おまえがずっと朕と一緒にいるのだからな。
「でも、僕はいつか死んでしまいますから」
……死ぬ?
なにを言っているのだ?
「人間の僕は、エルフのアマラより先に死んじゃいます。その時、子供がたくさんいれば、寂しくないでしょう」
……
なにを言っている?
そちはなにを言っているのだ?
死んではならぬ。
死ぬなど許さぬ。
朕をおいて死ぬなどダメだからな。
「え? アマラ、でも」
ダメだ!
死ぬな!
命令だ!
死んではならぬのだ!
朕を一人にしてはならぬ!
朕の命令が聞けぬのか!?
「……」
夫は優しく朕を抱きしめる。
「わかりました。死んだりしません。アマラを一人ぼっちにしませんよ」
そうだ。
朕を一人にしてはならぬのだ。
だから死んではダメなのだ。
朕たちはずっといっしょなのだ。
ずっといっしょだ。
ずっと……
「アマラ様、起きてください。もう朝ですよ」
「……あ?」
朕は目覚めた。
「怖い夢でも見られたのですか? 泣いておられます」
「……いや、懐かしい者の夢を見ていたのだ」
そうだ。
あの者はもういない。
あの者は朕より先に死んでしまった。
約束は守ってくれなかった。
当然だ。
人間であるあの者が、長生きできるはずがない。
無茶な命令をして、あの者を困らせてしまった。
「さあ、アマラ様。顔を洗って涙をお拭きになってください。
今日はカノイ皇国からの使者との面会です」
「そうだったな」
カノイ皇国は元々はカナワ神国の領土だった。
しかし、広大な面積で、地形的な問題もあり、それ故に統治が難しく、朕は思い切って二つに分けたのだ。

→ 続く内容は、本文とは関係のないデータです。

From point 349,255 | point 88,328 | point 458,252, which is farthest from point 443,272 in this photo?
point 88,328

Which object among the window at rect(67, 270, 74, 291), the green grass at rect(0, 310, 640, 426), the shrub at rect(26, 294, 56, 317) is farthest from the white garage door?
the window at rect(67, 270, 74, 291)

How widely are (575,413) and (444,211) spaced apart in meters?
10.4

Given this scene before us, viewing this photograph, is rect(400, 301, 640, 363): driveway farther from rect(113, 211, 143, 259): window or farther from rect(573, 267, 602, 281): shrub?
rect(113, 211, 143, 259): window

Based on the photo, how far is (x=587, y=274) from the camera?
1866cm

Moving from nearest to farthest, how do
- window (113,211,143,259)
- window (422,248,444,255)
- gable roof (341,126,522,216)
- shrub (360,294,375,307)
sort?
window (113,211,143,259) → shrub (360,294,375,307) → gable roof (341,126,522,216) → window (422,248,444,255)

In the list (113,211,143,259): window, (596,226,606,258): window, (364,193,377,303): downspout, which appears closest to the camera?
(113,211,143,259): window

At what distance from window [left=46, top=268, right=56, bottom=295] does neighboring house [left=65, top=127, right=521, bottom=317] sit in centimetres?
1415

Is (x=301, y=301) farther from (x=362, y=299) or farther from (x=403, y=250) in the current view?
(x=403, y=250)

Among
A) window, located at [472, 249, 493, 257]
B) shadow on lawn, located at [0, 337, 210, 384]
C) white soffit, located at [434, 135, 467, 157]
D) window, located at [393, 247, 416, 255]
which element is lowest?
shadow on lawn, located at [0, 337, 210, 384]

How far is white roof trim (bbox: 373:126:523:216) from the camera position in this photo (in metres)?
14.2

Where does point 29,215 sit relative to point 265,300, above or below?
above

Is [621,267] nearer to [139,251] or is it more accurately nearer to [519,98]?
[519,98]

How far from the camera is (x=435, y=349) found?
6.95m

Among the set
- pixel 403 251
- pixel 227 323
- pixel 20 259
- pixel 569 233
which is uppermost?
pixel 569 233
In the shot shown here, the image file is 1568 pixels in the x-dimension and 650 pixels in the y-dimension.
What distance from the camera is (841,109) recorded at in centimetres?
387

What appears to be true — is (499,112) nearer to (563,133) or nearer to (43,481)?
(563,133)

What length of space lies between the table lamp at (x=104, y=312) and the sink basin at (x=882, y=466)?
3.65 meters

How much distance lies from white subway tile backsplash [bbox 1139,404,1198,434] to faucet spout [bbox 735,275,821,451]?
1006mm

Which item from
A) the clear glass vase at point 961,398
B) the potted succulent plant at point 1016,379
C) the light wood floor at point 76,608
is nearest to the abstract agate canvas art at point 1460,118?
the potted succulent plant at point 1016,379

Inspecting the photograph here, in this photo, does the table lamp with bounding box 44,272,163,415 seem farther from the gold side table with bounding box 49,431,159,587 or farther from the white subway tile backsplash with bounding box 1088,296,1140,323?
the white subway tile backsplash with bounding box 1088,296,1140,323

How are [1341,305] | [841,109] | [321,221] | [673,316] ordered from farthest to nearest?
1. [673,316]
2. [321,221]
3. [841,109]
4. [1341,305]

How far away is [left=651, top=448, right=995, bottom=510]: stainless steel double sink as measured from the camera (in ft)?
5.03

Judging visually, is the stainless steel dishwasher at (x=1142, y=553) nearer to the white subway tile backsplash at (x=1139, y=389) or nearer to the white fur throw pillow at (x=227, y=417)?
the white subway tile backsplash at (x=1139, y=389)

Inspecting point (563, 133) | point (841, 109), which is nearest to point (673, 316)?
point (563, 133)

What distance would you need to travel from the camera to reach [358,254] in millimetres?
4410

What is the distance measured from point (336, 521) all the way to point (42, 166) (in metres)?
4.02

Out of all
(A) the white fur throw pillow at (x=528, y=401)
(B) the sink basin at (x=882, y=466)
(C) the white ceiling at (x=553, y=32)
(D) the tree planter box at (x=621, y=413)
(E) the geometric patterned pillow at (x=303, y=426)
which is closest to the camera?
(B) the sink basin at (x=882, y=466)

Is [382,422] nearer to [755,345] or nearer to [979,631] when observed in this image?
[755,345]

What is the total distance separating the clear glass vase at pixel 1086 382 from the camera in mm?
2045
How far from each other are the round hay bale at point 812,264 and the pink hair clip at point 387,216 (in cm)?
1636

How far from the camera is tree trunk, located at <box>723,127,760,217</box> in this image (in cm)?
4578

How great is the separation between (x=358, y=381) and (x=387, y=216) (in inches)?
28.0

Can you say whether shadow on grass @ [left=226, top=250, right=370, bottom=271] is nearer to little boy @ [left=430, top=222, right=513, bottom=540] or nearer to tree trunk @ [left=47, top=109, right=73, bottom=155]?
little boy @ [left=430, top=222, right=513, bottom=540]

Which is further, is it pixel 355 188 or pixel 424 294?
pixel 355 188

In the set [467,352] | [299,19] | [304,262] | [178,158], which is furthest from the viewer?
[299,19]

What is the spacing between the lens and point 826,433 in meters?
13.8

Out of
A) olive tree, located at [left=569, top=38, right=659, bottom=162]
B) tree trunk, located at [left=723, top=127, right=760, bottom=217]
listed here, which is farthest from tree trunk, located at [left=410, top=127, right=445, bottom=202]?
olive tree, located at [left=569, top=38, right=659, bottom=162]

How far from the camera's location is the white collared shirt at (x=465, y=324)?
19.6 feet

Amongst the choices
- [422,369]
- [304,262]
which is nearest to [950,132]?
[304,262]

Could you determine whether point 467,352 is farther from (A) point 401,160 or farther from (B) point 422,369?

あれから長い年月がたち、お互い独自の文化を築いてきたが、国交は密に行い、それゆえ両者の国は先祖を同じくする友好国として交流している。
そのカノイ皇国からの使者の顔を見て朕は驚いた。
「その顔は!?」
朕の夫と同じ顔をしていたのだ。
「はい。私は貴女の子孫なのです。そして私は、貴女の愛する夫の顔の特徴を受け継ぎました。
貴女にお会いしたかった。大祖母様」
ああ、そうだ。
寂しくない。
朕には夫との子供がたくさんいるのだから。